Abdelhamid Abaaoud, the Belgian terrorist brain behind the Paris atrocities, died during Wednesday's police operation in the Paris suburb of Saint-Denis. French prosecutors confirmed the news on Thursday. Earlier three senior Belgian intelligence sources independently told VRT News that Abaaoud is dead.

The French authorities have completed the official identification of Abaaoud's remains. They used fingerprints to be absolutely sure the terrorist mastermind was the person that had been killed in Wednesday's raid.

Confirmation of yesterday's reports took a while because the French wanted to be absolutely sure.

French police launched the nightly raid because they suspected that the Belgian was holed up in an apartment in the suburb. Abaaoud is linked to several terrorist atrocities as well as the terrorist cell dismantled in the Belgian town of Verviers in January.

During the police operation in the flat in Saint-Denis a woman blew herself up. She is believed to be the cousin of Europe's most wanted.

The 27-year-old Abaaoud left Belgium in 2013 with the intention of travelling to Syria to go and fight with the terrorist outfit IS. At first, after the Paris attacks, it was assumed he was still in Syria, but then it appeared he had travelled to France.

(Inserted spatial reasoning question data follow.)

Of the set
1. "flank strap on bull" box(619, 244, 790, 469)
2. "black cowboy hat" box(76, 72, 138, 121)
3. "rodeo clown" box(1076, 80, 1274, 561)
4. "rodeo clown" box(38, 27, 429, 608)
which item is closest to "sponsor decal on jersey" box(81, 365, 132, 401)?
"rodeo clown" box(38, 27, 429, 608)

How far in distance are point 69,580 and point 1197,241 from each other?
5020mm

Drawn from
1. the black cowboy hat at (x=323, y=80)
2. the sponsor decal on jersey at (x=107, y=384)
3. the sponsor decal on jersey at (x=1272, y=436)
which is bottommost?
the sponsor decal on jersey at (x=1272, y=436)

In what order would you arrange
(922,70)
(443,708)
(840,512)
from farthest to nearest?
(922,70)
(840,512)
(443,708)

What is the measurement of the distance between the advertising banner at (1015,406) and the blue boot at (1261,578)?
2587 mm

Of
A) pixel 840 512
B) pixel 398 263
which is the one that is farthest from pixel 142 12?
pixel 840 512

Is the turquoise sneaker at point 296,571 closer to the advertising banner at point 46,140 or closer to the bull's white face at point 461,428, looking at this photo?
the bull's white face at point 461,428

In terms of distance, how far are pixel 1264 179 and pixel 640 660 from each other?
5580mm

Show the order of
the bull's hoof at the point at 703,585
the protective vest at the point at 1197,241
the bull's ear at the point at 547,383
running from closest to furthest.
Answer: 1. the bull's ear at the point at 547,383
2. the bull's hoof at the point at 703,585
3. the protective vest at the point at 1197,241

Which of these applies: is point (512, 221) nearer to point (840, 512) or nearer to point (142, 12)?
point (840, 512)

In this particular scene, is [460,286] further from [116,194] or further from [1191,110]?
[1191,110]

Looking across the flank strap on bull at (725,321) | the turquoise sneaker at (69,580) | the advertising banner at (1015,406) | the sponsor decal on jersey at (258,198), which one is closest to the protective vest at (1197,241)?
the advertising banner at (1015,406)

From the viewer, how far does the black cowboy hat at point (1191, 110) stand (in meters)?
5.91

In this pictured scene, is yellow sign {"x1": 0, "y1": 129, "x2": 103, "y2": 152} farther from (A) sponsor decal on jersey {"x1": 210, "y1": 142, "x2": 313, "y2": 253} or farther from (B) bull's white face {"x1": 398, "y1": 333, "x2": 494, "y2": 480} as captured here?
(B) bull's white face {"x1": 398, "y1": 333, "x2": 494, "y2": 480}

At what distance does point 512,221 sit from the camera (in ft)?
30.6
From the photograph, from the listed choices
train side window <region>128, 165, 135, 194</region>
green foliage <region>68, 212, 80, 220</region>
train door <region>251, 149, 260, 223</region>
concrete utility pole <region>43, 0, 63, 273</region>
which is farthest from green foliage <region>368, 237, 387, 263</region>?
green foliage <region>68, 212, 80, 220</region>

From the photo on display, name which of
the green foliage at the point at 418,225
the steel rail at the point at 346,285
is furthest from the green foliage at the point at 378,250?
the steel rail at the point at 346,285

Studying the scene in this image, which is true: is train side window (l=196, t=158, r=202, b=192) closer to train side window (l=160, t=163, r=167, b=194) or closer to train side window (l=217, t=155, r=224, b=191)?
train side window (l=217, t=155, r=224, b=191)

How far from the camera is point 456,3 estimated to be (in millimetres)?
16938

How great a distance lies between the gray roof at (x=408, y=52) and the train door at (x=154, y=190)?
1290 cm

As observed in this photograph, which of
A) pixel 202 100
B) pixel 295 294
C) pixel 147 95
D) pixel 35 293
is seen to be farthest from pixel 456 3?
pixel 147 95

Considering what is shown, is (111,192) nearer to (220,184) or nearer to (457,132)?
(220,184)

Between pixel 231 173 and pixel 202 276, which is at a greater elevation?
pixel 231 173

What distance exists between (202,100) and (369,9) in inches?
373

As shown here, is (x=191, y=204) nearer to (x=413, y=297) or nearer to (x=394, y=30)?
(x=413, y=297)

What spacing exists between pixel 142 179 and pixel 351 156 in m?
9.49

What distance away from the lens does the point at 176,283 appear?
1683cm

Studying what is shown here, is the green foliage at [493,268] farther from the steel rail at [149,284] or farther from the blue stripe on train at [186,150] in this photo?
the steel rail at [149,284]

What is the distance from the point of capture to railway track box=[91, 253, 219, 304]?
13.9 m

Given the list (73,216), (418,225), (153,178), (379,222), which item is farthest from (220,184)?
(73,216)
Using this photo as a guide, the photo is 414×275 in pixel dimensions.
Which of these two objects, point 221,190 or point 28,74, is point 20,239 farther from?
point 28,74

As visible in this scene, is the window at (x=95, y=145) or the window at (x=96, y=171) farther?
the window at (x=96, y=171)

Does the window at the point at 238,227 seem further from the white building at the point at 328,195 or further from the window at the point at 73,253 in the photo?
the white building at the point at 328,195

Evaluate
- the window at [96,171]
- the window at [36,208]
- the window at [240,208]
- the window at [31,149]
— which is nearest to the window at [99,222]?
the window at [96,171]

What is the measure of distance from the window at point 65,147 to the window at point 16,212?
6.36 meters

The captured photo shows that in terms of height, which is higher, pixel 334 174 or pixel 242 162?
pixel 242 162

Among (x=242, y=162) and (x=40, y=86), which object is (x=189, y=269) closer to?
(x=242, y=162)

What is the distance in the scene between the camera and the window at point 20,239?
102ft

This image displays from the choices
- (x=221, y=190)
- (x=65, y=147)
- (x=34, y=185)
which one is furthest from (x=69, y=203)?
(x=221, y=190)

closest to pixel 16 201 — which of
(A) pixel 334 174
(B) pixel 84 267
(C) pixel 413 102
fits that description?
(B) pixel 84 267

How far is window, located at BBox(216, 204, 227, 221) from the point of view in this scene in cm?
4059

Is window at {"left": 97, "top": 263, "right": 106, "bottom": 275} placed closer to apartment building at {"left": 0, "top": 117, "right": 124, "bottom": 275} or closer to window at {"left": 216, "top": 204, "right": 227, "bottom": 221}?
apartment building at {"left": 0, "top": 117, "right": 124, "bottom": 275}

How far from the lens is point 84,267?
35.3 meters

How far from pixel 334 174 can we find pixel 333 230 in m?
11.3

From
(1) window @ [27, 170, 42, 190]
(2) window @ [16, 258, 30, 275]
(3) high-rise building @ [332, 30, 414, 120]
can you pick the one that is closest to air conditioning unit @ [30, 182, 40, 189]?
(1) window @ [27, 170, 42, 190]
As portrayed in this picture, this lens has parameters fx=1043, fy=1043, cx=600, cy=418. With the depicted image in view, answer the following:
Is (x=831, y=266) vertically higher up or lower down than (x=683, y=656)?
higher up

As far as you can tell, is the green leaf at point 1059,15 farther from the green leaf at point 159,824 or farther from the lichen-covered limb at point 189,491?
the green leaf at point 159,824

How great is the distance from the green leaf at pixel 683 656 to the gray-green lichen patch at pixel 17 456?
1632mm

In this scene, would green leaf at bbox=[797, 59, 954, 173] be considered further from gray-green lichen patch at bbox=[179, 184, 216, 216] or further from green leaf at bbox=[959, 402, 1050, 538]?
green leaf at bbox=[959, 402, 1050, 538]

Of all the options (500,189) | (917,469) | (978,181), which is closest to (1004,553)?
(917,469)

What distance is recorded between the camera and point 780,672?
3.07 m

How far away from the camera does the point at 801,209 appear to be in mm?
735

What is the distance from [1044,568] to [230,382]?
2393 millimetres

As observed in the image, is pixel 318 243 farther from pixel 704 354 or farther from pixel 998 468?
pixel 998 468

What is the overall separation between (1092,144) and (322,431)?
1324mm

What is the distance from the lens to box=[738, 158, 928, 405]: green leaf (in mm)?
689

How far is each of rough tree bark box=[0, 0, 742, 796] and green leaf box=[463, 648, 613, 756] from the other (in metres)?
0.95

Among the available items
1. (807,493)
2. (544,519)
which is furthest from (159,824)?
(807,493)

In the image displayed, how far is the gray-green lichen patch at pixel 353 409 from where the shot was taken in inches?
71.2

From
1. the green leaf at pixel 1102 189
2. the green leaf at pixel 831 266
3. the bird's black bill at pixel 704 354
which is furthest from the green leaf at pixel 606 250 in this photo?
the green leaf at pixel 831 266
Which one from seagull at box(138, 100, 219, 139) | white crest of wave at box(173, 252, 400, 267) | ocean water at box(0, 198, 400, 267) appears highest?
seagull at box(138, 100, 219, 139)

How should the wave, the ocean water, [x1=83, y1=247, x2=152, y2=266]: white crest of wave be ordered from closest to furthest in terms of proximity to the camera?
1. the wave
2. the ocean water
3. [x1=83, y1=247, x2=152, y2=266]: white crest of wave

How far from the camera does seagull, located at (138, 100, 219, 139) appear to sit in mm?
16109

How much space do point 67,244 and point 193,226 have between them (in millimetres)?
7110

Speaking at a news conference in Paris the French Interior Minister Bernard Cazeneuve said that Abaaoud had played a decisive role in the Paris attacks. He added that the Belgian was also involved in four of the six terrorist attacks that had been stopped in France since the spring.

These thwarted attacks include the attack on a Thalys train and the attempt to blow up a church in the Paris suburb Villejuif last April.

Belgian Justice Minister Koen Geens speaks of a breakthrough because it's clear a second series of attacks were being planned in Paris. Mr Geens said investigations would continue.

The Justice Minister insisted there was a good chance that Salah Abdeslam, the Belgian terrorist suspect believed to have fled to Brussels following the Paris attacks, would be caught, but refused to say any more.

Mr Geens said the death of Abaaoud was the result of Franco-Belgian co-operation. The terrorists with either Belgian or French nationality were active in the two neighbouring big cities and moved from one to the other.